A Variational Autoencoder (VAE) is a type of generative model. It learns to represent data (like images, text, etc.) using a smaller number of latent variables, and it can also generate new data that looks like the training data.
It's based on two main ideas:
- Autoencoders – Learn to compress and then reconstruct data.
- Variational inference – Approximate complex probability distributions using simpler ones.
🔧 Architecture of a VAE
A VAE consists of two neural networks:
Component | Name | Description |
--------- | ---------------------------- | ------------------------------------------------------------------------------------ |
Encoder | \( q\_{\phi(z \vert x)} \) | Takes data \(x\) and produces a distribution over latent variables \(z\). |
Decoder | \( p\_{\theta(x \vert z)} \) | Takes a sample \(z\)and tries to reconstruct the original data \(x\). |
Instead of mapping $x \rightarrow z \rightarrow x$ directly, the VAE treats $z$ as random and uses probability distributions.
🎯 Goal of the VAE
Learn two things:
- How to compress data into a meaningful latent representation $z$.
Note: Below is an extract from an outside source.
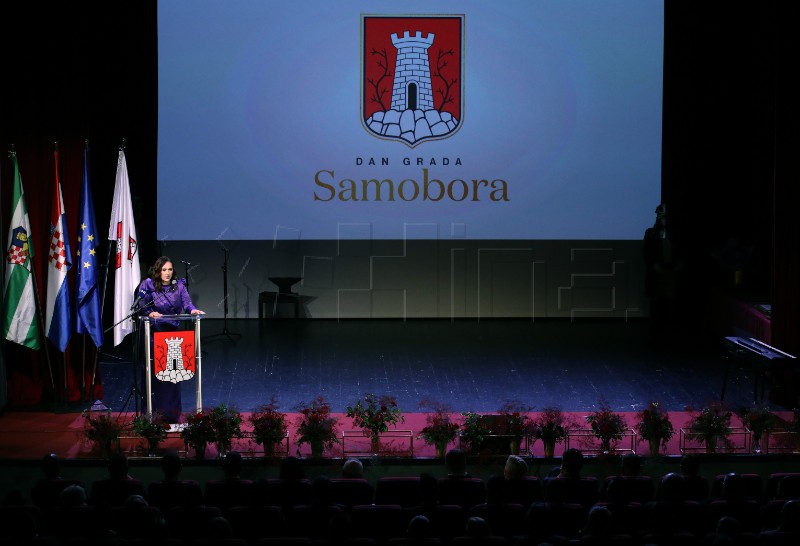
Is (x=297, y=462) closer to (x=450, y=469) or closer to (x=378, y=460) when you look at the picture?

- How to generate new data from latent variables.
We want to learn the joint probability:
\begin{equation} p_\theta(x, z) = p_\theta(x|z)p(z) \end{equation}
and its marginal:
\begin{equation} p_\theta(x) = \int p_\theta(x|z) p(z) \, dz \end{equation}
But this integral is hard, so we use a trick.
The Variational Inference Trick
We approximate the true posterior $p(z|x)$ using a simpler distribution $q_\phi(z|x)$. Then we optimize the Evidence Lower Bound (ELBO):
\begin{equation} \log p_\theta(x) \geq \mathbb{E}{q\phi(z|x)}[\log p_\theta(x|z)] - \mathrm{KL}(q_\phi(z|x) \Vert p(z)) \end{equation}
Breakdown of ELBO:
- $\mathbb{E}{q\phi(z|x)}[\log p_\theta(x|z)]$ = reconstruction accuracy.
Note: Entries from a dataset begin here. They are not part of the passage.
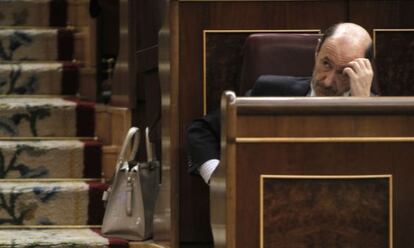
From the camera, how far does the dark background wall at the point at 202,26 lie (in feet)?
11.9

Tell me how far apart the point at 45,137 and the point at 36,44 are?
635mm

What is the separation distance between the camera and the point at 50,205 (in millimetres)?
4453

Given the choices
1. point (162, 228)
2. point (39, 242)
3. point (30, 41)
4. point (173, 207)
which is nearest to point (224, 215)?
point (173, 207)

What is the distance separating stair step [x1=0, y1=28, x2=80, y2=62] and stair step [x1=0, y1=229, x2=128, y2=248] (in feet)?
4.12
- $\mathrm{KL}(\cdot)$ = how close our approximation $q$ is to the prior $p(z)$ (usually a standard normal).
Training Procedure
- Given input $x$, encode it to parameters $\mu(x), \sigma(x)$ for a Gaussian distribution.
- Sample $z \sim \mathcal{N}(\mu(x), \sigma^2(x))$ using the reparameterization trick:
\begin{equation} z = \mu + \sigma \odot \epsilon, \quad \epsilon \sim \mathcal{N}(0, I) \end{equation}
- Decode $z \rightarrow x'$ and compare to original $x$.
- Optimize the ELBO using gradient descent.
Why Use VAEs?
- Uncertainty-aware: Learns distributions, not just points.
- Generative: Can sample new data points by sampling $z \sim \mathcal{N}(0, I)$.
- Smooth latent space: Small changes in $z$ lead to smooth changes in generated $x$.
- Principled framework: Based on variational inference and probability.
Example: MNIST Digits
The encoder maps digit images (28×28 pixels) to a 2D latent space.
The decoder learns to reconstruct digits from 2D points.
You can sample from this 2D space to generate new digit images!
Summary
Concept | Object | Description |
--------------------- | ----------------------------- | --------------------------------------------------------------- |
Latent Variable | \(z\) | Hidden representation of the data |
Encoder | \( q\_{\phi(z \vert x)} \) | Neural network that learns \(z\) from \(x\) |
Decoder | \( p\_{\theta(x \vert z)} \) | Reconstructs or generates \(x\) from \(z\) |
ELBO | A loss function that balances reconstruction and regularization | |
Reparameterization | Trick to make sampling differentiable for backpropagation |